The most memorable symbol of the cathedral, the tower called Giralda was actually built during Moorish Spain as the minaret of the Almohad Mosque (begun in 1184). Similar to the Mezquita (#946) in Cordoba, the mosque was converted into a church (and the Giralda a bell tower) after the Reconquista (1248). The Giralda was designed by the same architect (Jabir) as the Koutoubia mosque in Marrakech (#988) and the Hassan Mosque in Rabat (#864), although the top part of La Giralda dates from the Renaissance. I found it most impressive because it has no stairs to ascend to the top, only a ramp, and this ramp is high and wide and flat enough that a horse can be ridden all the way up!
Officially called the Cathedral of Saint Mary of the See, it is the largest gothic church and the third largest church in the world. It surpassed the biggest at the time (the Hagia Sophia) when it was completed in the 16th century, having taken over a 100 years to build (1402-1506). It was damaged and/or destroyed by several earthquakes such as in 1356, 1376, 1511, and 1888. 
The nave is the longest in Spain and rises to a height of 42m. It has 80 chapels inside and 15 doors on its four sides: aside from the Main Door (the Door of Assumption), there are the Door of the Baptism, the Door of the Nativity (or Saint Michael), the Door de la Longa (or Saint Christopher), Door of the Conception, Door of the Lizard (a stuffed crocodile hangs from the ceiling!), Door of the Sanctuary, Door of Forgiveness, Door of the Sticks (or Adoration of the Magi), and the Door of the Bells. 
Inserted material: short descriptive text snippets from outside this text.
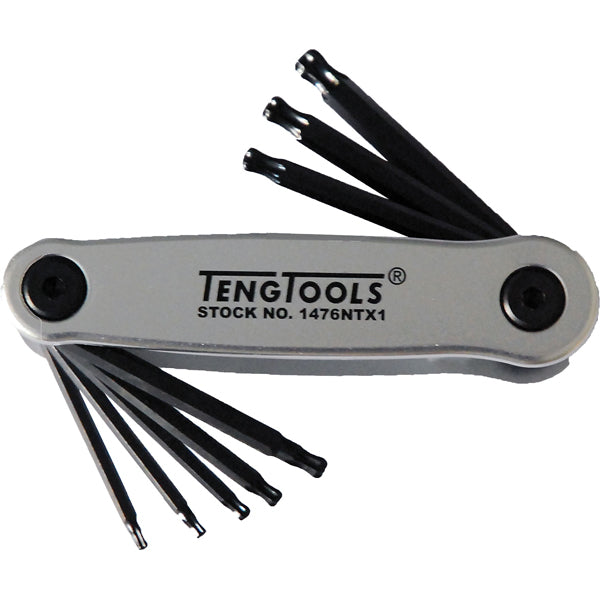 Teng 8pc TX Set With Ball Point End Folding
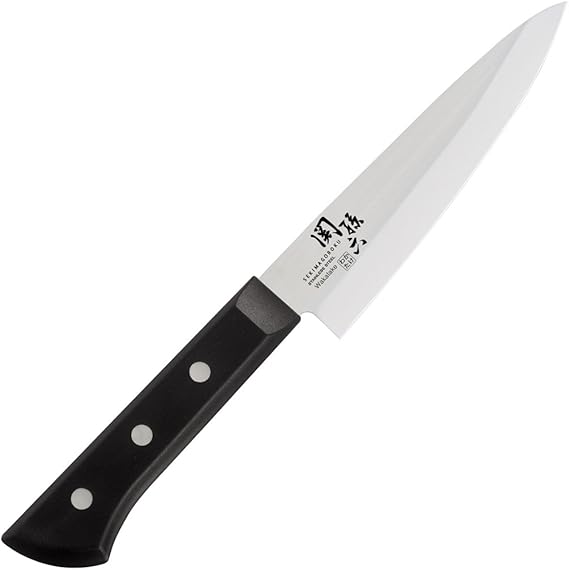 KAI Corporation AB5418 Sekimagoroku Wakatake Petty Knife, 5.9 inch 150 mm, Made in Japan, Dishwasher Safe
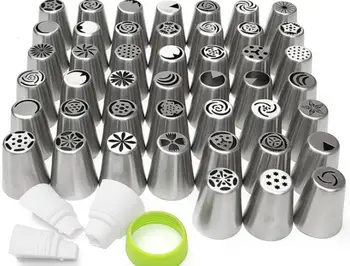 900pcs/20sets Stainless steel 45 Russian Tulip Rose Icing Piping Nozzles Tips Cake Decorating Pastry Baking Tool Set Kitchen Set
900pcs/20sets Stainless steel 45 Russian Tulip Rose Icing Piping Nozzles Tips Cake Decorating Pastry Baking Tool Set Kitchen Set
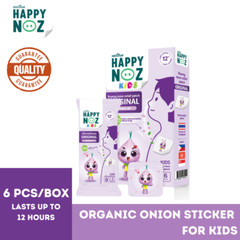 Happy Noz Organic Onion Sticker Freshener Relieve Allergy Blocked Nose Hay Fever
The burial place of Chistopher Columbus is just one symbol of its connection to the new world exploration: it was the trade wealth from the Americas that allowed such a large monstrosity to be built, and the gold that gilds its interior came from the new world. Along with the Alcazar and the General Archive of the Indies, it was declared a UNESCO World Heritage Site in 1987.
Interesting Anecdote: In 1874, artist Bartolome Esteban Murillo's painting of Saint Anthony was stolen, only to be sold to the New York City Art Gallery by an immigrant, who purchased it for $250 and sent it back to Spain.